Comment 13 Yariv 2018-05-31 08:24:58 UTC
Created attachment 1446159 [details]
sos-compute-2

OK that problem is solved:

Question1:
* how come nova-compute is down? is it related to my THT?

Question2:
* failing uploading sosreport for compute

Comment 14 Sahid Ferdjaoui 2018-05-31 08:56:18 UTC
I did not find any specific action from os-services API that could have cause the service to be set in disable.
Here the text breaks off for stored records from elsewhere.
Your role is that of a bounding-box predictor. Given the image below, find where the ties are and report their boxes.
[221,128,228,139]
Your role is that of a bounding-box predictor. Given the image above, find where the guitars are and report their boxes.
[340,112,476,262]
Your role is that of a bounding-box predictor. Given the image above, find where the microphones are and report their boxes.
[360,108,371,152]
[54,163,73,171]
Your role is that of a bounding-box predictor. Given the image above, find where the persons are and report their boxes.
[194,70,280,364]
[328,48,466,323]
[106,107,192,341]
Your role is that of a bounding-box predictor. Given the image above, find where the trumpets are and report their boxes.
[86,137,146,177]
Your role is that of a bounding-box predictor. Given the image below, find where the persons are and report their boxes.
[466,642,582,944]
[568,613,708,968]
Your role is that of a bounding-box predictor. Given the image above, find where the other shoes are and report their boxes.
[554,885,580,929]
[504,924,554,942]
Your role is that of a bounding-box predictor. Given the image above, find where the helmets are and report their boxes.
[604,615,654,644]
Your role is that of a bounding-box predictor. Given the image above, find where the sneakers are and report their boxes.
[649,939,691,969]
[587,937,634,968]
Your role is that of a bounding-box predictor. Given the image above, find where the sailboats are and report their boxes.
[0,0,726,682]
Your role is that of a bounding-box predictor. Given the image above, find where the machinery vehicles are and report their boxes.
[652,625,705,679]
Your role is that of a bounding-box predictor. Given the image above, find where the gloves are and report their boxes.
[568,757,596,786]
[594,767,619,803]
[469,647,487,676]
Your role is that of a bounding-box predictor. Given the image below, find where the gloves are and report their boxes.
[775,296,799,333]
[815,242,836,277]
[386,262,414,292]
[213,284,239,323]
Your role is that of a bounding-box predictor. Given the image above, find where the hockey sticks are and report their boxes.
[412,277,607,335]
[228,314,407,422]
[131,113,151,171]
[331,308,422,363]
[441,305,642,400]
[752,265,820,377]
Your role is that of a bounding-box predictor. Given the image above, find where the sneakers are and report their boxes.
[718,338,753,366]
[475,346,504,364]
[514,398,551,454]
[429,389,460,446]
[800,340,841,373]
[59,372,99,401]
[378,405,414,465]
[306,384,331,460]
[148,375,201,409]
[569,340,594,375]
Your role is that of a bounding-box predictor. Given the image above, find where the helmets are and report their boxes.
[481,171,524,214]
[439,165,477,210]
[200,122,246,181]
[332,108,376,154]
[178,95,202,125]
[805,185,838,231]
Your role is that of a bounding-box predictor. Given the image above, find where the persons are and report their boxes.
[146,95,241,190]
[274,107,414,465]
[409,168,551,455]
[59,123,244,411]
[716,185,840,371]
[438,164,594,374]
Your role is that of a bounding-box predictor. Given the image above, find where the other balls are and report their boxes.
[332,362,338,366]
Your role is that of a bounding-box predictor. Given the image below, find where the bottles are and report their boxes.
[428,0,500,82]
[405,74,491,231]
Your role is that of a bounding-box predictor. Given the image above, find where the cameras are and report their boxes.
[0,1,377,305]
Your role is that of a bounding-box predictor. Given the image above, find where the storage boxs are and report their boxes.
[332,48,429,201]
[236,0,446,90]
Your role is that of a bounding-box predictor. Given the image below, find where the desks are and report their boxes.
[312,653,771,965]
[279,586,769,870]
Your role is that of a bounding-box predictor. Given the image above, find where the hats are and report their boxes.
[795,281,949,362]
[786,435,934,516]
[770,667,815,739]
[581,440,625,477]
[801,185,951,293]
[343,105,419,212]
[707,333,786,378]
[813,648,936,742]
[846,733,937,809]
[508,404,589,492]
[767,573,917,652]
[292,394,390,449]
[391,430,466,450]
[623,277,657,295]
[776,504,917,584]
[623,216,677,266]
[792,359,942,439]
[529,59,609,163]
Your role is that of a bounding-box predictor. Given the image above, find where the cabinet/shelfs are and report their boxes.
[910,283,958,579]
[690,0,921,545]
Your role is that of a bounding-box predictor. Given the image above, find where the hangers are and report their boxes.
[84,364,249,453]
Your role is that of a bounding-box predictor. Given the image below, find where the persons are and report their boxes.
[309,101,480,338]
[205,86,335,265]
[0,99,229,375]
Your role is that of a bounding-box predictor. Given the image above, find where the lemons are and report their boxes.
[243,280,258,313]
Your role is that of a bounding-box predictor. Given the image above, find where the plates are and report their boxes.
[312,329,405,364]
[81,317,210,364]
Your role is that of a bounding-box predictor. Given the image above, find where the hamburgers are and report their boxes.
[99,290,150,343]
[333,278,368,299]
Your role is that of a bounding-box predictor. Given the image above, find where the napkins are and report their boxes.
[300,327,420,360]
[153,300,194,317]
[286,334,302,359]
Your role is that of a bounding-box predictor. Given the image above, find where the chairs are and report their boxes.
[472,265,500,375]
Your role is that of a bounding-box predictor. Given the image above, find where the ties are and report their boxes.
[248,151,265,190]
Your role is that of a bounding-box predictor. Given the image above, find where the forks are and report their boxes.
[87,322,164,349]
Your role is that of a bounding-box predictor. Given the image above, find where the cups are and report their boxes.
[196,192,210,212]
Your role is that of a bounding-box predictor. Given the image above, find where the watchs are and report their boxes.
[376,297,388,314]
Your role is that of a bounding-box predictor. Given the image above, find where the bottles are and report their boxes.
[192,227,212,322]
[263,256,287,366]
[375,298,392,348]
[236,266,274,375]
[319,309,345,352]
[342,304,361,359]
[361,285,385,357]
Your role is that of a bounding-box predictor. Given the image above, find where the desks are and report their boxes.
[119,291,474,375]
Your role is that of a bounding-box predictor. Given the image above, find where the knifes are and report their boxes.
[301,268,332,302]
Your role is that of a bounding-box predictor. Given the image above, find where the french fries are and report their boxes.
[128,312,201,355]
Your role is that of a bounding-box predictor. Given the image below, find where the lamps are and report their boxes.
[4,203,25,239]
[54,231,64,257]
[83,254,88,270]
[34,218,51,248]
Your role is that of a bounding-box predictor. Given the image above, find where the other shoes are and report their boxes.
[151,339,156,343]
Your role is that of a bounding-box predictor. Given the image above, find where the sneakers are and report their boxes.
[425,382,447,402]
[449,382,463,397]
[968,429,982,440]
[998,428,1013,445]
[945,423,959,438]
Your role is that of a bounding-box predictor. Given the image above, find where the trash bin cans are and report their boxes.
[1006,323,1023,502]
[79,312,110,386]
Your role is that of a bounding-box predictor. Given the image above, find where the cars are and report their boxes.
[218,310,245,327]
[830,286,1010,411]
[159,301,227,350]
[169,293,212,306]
So I assume that, you restarted the service during the heal check, so the controller disabled the service by itself.

Comment 15 Sahid Ferdjaoui 2018-05-31 09:09:00 UTC
About the new issue, that looks to be related to neutron, I checked neutron server but did not find much information. Perhaps it would be interesting to double check the network configuration, enable debug in neutron (server and agent), and try again.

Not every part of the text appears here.